Yellow jumpsuit and his kin argued. They threw holographic sums at one another and cursed. The males puffed out their chests and deepened their voices, the females gesticulated wildly and sharpened their tones. Some started shoving. Yellow jumpsuit had to wade in to break it up, shouting himself red in the face.

"Morons, this isn't some scrap of daily trash! This thing's a find. Maybe even a museum would want a working colonial-era robot like this. Think about museum money, kin."

"It's got a dented head, and there's bugs living in its legs. It's faeces. I mean, it mistook robots for people! It's like retarded or something."

"It's not retarded, it's old. That's how they used to make robots back then, moron."

As the debate progressed Bobo became increasingly concerned about the residents left back in the truck's hold. He worried that they were under-supervised, and possibly dead. As time wore on he found he could think of little else.

Furthermore, he suspected that the man in the yellow jumpsuit was not a physician.

Such misrepresentation was not unheard of among residents suffering from dementia. Perhaps these people were residents, not staff at all. It was not within Bobo's purview to challenge a resident's notion of reality, as this could be upsetting and was best left to specialist complexes. Thus, Bobo was obliged to entertain the man in the yellow jumpsuit's delusion.

"Doctor!" called Bobo. "Doctor!"

The squabbling broke. The company frowned at Bobo. "Did that debris just ask for a practitioner?"
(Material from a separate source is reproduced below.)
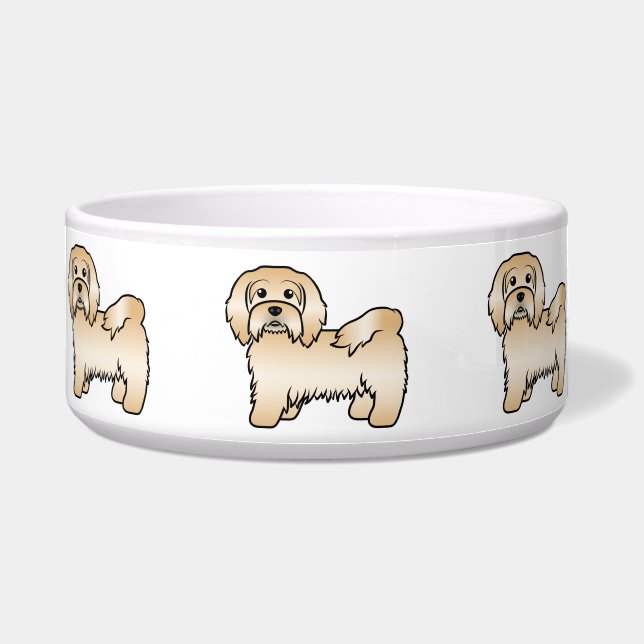 Fawn Havanese Cute Cartoon Dog Illustration (Front)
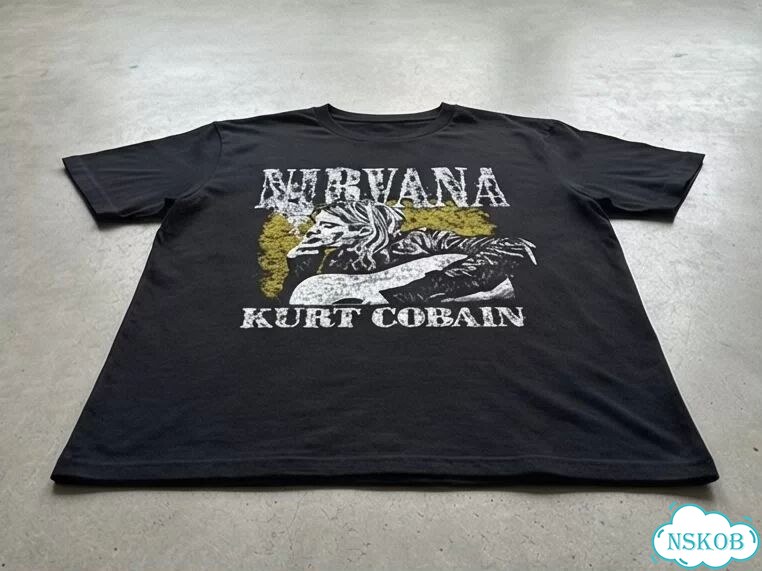 Футболка мужская черная Nirvana Kurt Cobain streetwear vintage AD0036 фото 3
"He means me," grunted yellow jumpsuit. In order to assure the damn thing's cooperation he was obliged to entertain its delusion, so he replied, "Yeah, robot – is there some kind of medical problem or what?"

"Have the residents been returned to the home?"
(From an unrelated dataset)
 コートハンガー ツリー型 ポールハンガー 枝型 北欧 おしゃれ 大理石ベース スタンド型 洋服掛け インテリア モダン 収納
Yellow jumpsuit crinkled his nose and cupped a dirty hand to his waxy ear. "What?"

"The welfare of the residents is the responsibility of Bobo."

"Yeah, no, they're fine. Don't worry about it. I'm a brain surgeon or whatever, so you can trust my opinion. I'm all qualified."

The company guffawed then returned to the deliberations.

Bobo sought optimality. He ached for it. Though he waited in place his legs began to quake.

He decided to advance an alternative strategy. "Doctor!" he called. "Tell me more about your grandchildren."

Yellow jumpsuit stared at him blankly, then shook his head and turned away again. "There's got to be some way of turning it off without busting it, right?"

The party conferred.

Bobo struggled to retain his place. With a shudder and a rising hum cooling fans began to spin within his torso.

He waited. But then he found he could wait no longer.